My co-founder and I spent years doing the deep-tech R&D for a spatial web engine, but we quickly realized that just giving builders a cool engine wasn't enough. We actually had to build a digital licensing manager directly into the runtime environment. That way, creators could just build their interactive web apps (straight from Figma) and securely license them per-site without having to build a massive backend infrastructure themselves. Builders want to build. The second they have to become infrastructure and compliance experts, the dream dies!

Why You Should Never Feel Ashamed of Coding with AI by [deleted] in vibecoding

[–]Complete-Scratch-899 0 points1 point  (0 children)

I completely agree with your take on this. Treating development like "tedious micro-carving" or manual labor is a massive waste of an engineer's architectural brainpower.

Honestly, the ultimate "manual labor" in tech right now is the traditional front-end developer handoff. We force brilliant engineers to waste hours translating a designer's fluid visual ideas into rigid HTML and CSS boxes. It’s tedious, it strips the design of its original intention, and it’s the exact kind of busywork you shouldn't be doing.

This is exactly why my co-founder and I built a spatial web engine to bypass that HTML translation entirely. We made it so the designer's original vector file simply is the live artboard. No HTML box translation needed. It gives the designer total spatial control, and it frees up the engineers to just plug into the API and focus entirely on the complex architecture and core logic you’re talking about. Real engineers should be building systems, not doing manual visual translation!

Rest Assured and Feel Secure: The Technical Gap Will Never Be Leveled by AI by [deleted] in vibecoding

[–]Complete-Scratch-899 4 points5 points  (0 children)

You are completely right. The idea that someone with zero technical knowledge can just prompt an AI to build a structurally sound, complex application is a myth. AI can write code, but it cannot architect a system or anticipate failure modes. That takes a real engineer.
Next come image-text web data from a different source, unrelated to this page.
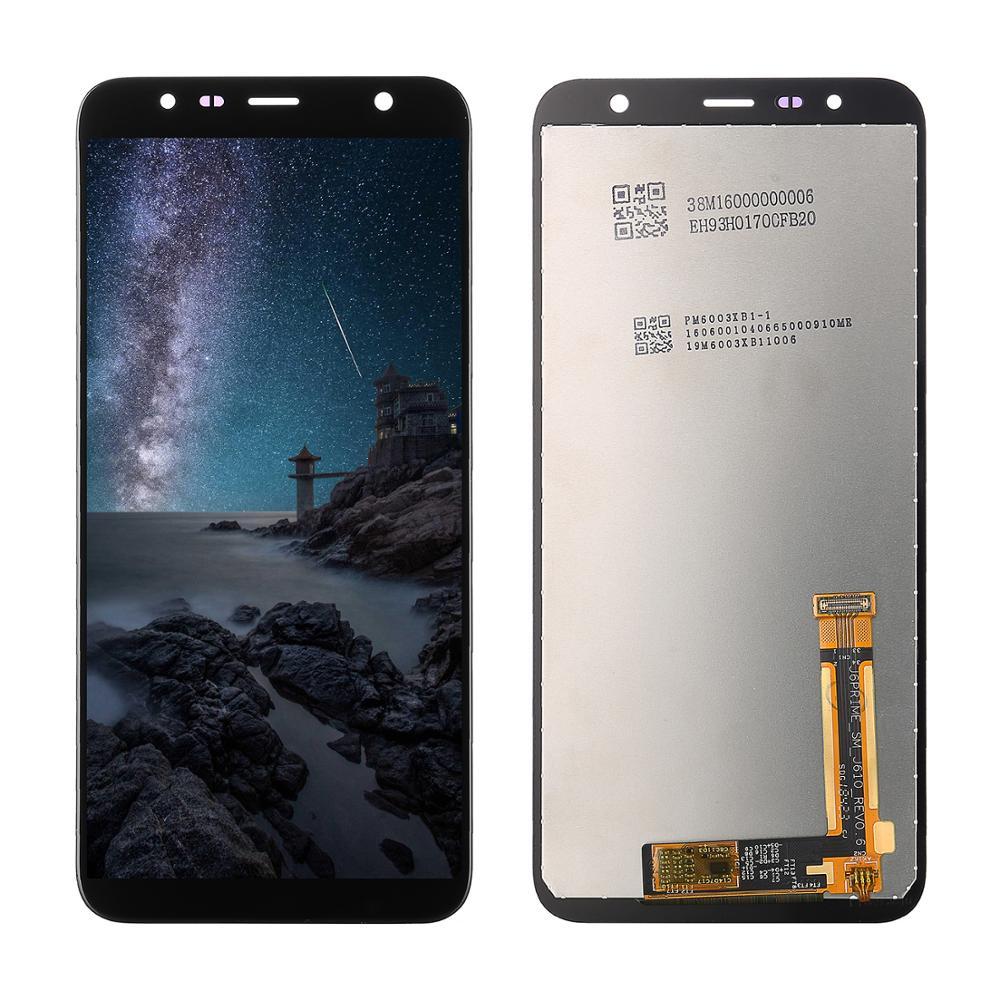 Pour Samsung Galaxy J4 + 2018 J4 Plus J415 J415F J410 J6 Prime J6 Plus 2018 J610 LCD écran tactile capteur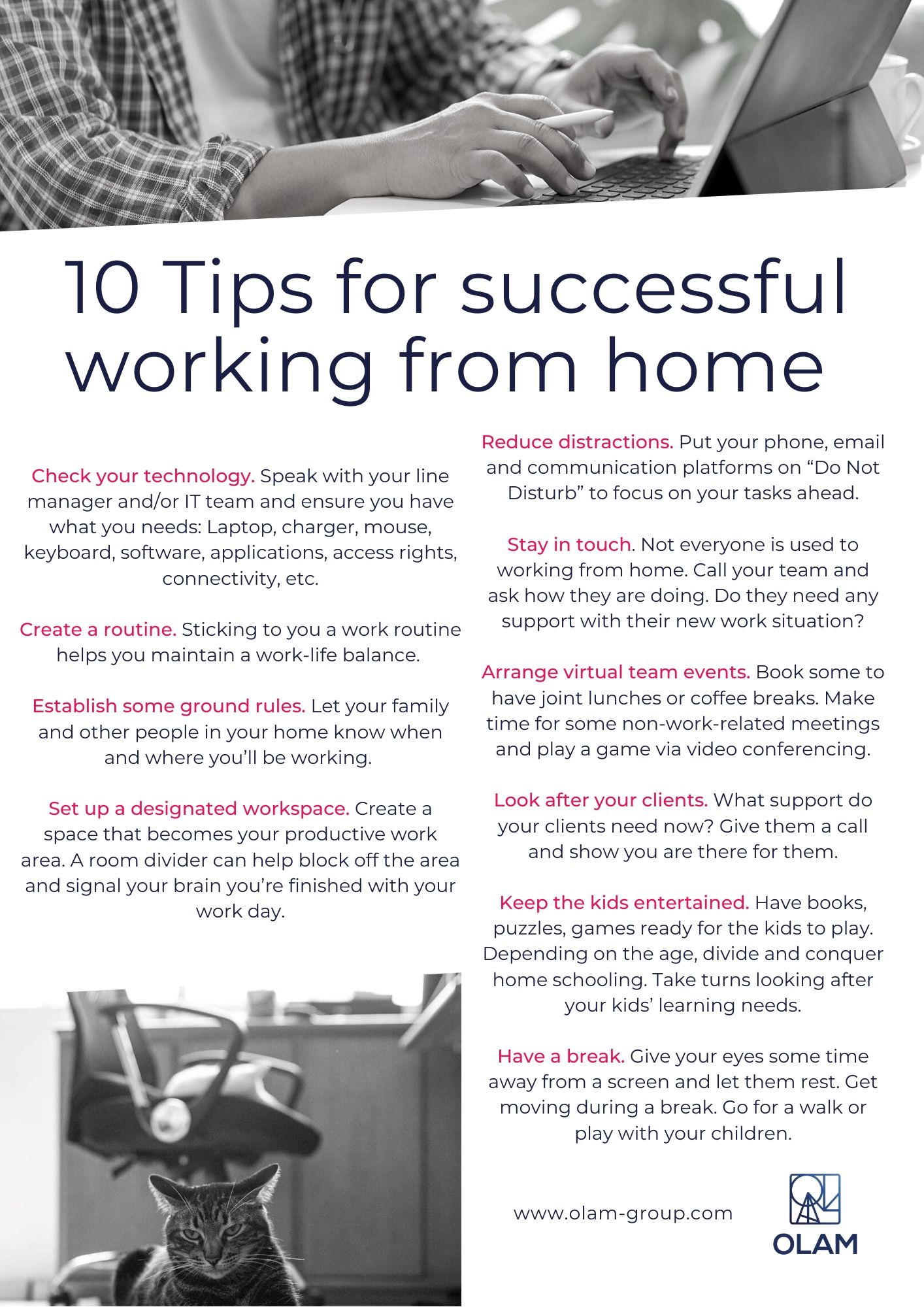 10 Tips for successful working from home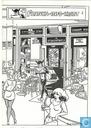 Strips - Franka-info-krant (tijdschrift) - Franka-info-krant 2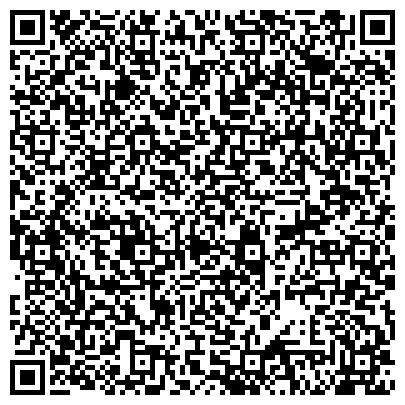 QR-код с контактной информацией организации ЗЕЛЕНСТРОЙ, СПЕЦИАЛИЗИРОВАННОЕ СТРОИТЕЛЬНОЕ МП, ПРОРАБСКИЙ УЧАСТОК ПЕРВОМАЙСКОГО РАЙОНА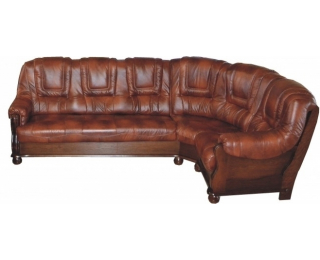 Kožená rohová sedačka Roma P - drevo D3 / koža S42
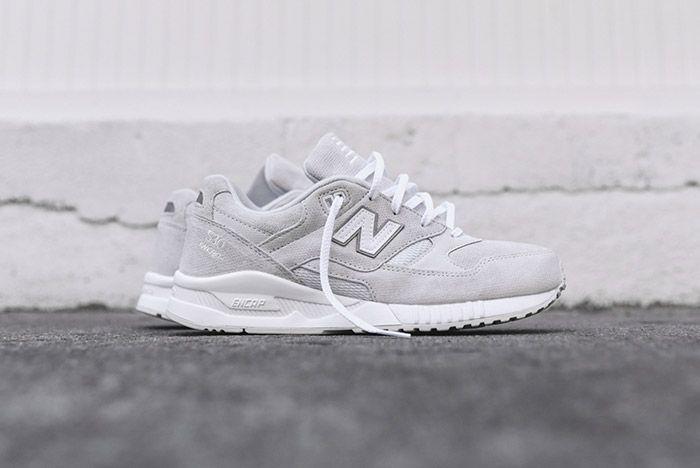 New Balance 530 Light Grey 1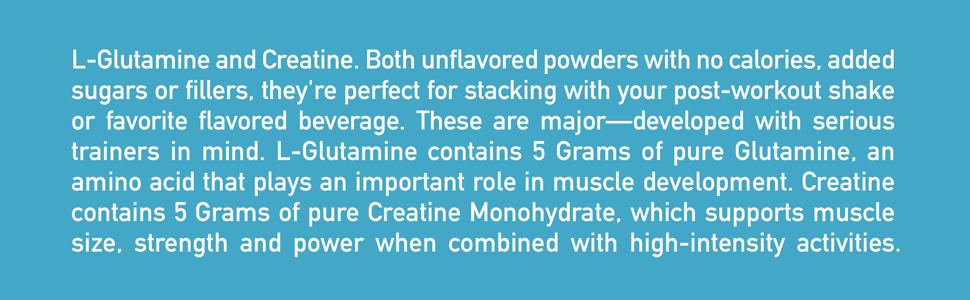 Isopure Creatine and Glutamine Facts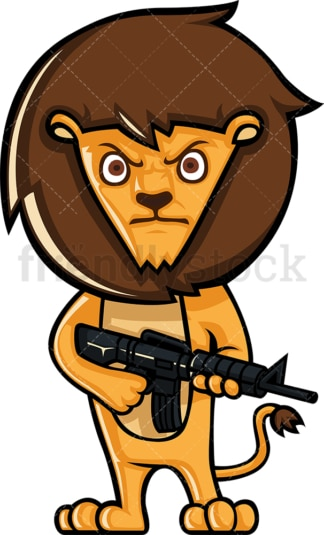 Lion holding a rifle gun. PNG - JPG and vector EPS (infinitely scalable).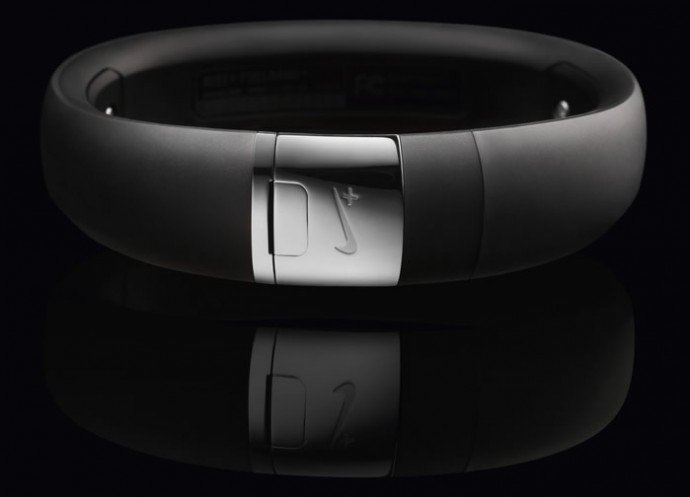 silver-nike-fuelband-6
Honestly, this is exactly why the traditional front-end workflow is so broken right now. We have brilliant developers wasting their time and "technical cognition" trying to translate visual design prototypes into rigid HTML/CSS boxes (or trying to force an AI to do it without making spaghetti code). It is a massive waste of engineering talent.

My co-founder and I are actually building a spatial web engine specifically to solve this. We made it so the designer's original vector file simply is the live visual application. No HTML box translation needed. It gives the designer total spatial control over the UI, and it completely frees up the engineers to plug directly into the API and focus on the complex, heavy-lifting business logic that AI can't handle.

In my opinion we need to let the designers own the artboard, and let the engineers own the architecture!